Remove these ads. Join the Worldbuilders Guild
Sat 30th Oct 2021 07:27

Upset dragon belly

by Daara Dargunson

I am so excited. Ulkoria with her metal suit man came by and offered me a legit job. I'm a fire fighter! Yay more money to help fund our inn's decoration.
 
Also I would like some new clothing. I want to really lean into the dragon mage aesthetic. After all I am a half dragon. Upon further reading about brass dragons, I learned why I may be as charismatic as I am. Brass dragons love to talk, just like me. I love to talk. I hope I can learn to be a great host. I hope my father would be proud unlike my mother's people. After talking with Rishaal, I learned that Bahamut and Tiamat might actually be real. Amazing. My mother's family came from a different realm where they do not believe in gods and are intolerant of people that have different views. It is so interesting. Also Urku is a paladin of Bahamut so he must get his powers from somewhere. I hope I get to learn more about all of this. Also Rishaal keeps asking me about my family. Seeing that all my family are the dull dragonborn, my brass is unusual to say the least. Also my sorcery powers increasing are very uncommon in my clan. He is very curious. We haven't talked about my father yet.
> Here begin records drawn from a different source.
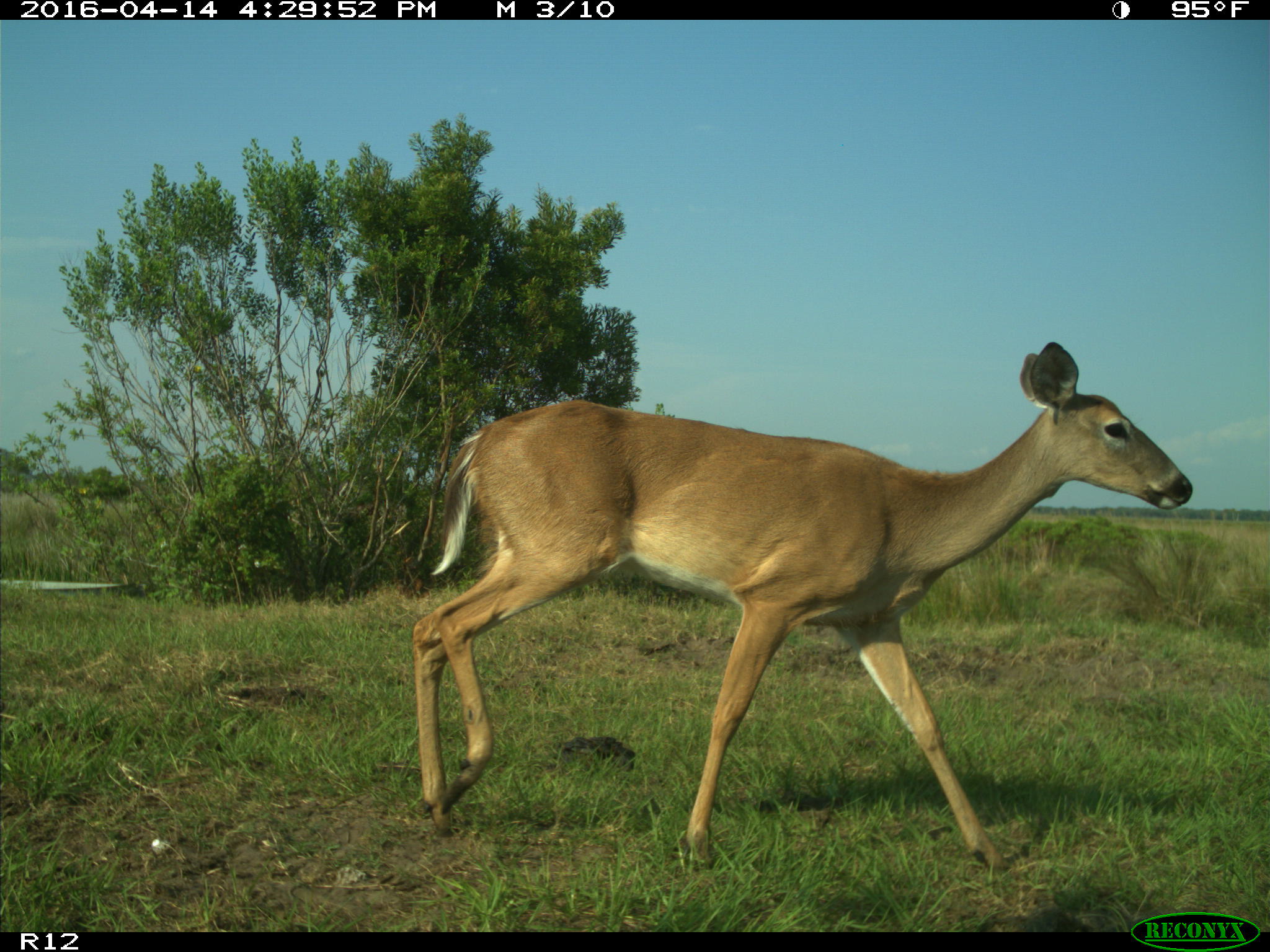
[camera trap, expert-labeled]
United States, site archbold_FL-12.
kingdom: Animalia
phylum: Chordata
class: Mammalia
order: Artiodactyla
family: Cervidae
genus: Odocoileus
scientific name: Odocoileus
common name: deer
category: unidentified deer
Unidentified deer (deer) (Odocoileus).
I am unsure whether or not to bring it up.
 
So we were all hanging out in the dining area at night. Scorch and Marlaia were on opposite sides of the room. The tension and angst is just too much. I can't handle this. This must be resolved now before I get acid in my stomach. The last time this happened, we had to build a new barn since I accidentally torched the other one. Finally everything is out in the open. I think I need to be more mindful of Marlaia feeling like she is being a bother. She isn't, but she is too hard on herself. Also Scorch needs to have things broken down like Igris. We can handle that. I feel better now. I should still find some soda or some calcium chews to be safe. We cannot have this much social anxiety right now.
 
Speaking of anxiety, now they want to go break into that warehouse. I don't want to do this. Maybe I'll just tag along and watch from a safe distance to prevent a fire. Especially since arson was mentioned. Oh no... the stomach ache is back. I think I'm going to play my bagpipes to help my tummy. My tummy always feels better when I play my bagpipes.